In this study Rickard Sjöberg examined testimony from a court case involving sexual crime. The perpetrator had recorded his abuse on videotape, and ten child victims were interrogated by the police. The results show that the children tend to significantly play down the abuse they were exposed to as having been less serious than it actually was. Half of the children said that they had not been exposed to any abuse whatsoever.
Younger children more susceptible Rickard Sjöberg was also interested in what factors can make it more difficult for a child to tell about abuse or a crime he/she was the victim of.
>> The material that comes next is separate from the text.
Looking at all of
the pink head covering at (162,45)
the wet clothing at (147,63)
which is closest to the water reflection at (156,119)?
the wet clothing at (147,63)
In another study based on 47 convictions for sexual crimes in which the perpetrator confessed to the crime, Rickard Sjöberg demonstrated that reporting the crime was delayed more the younger the child was when the abuse took place and the closer the perpetrator was to the victim.
The dissertation also contains two studies based on testimony from a witch trial in R'€ttvik (Dalecarlia) in the 1600s. A vicar interviewed 588 children who were suspected of having been kidnapped by a sect and spirited off to a Satanist meeting. The results indicated that the younger the children were, the greater was the probability that they would admit that they had had that improbable experience. But Rickard Sjöberg doesn’t think courts should avoid using young children as witnesses. Quite the contrary.
“Other studies have shown that even preschool children can be good witnesses if they are questioned in the proper manner. But it is important to remember that they are more susceptible to influence than are older children and adults,” says Rickard Sjöberg.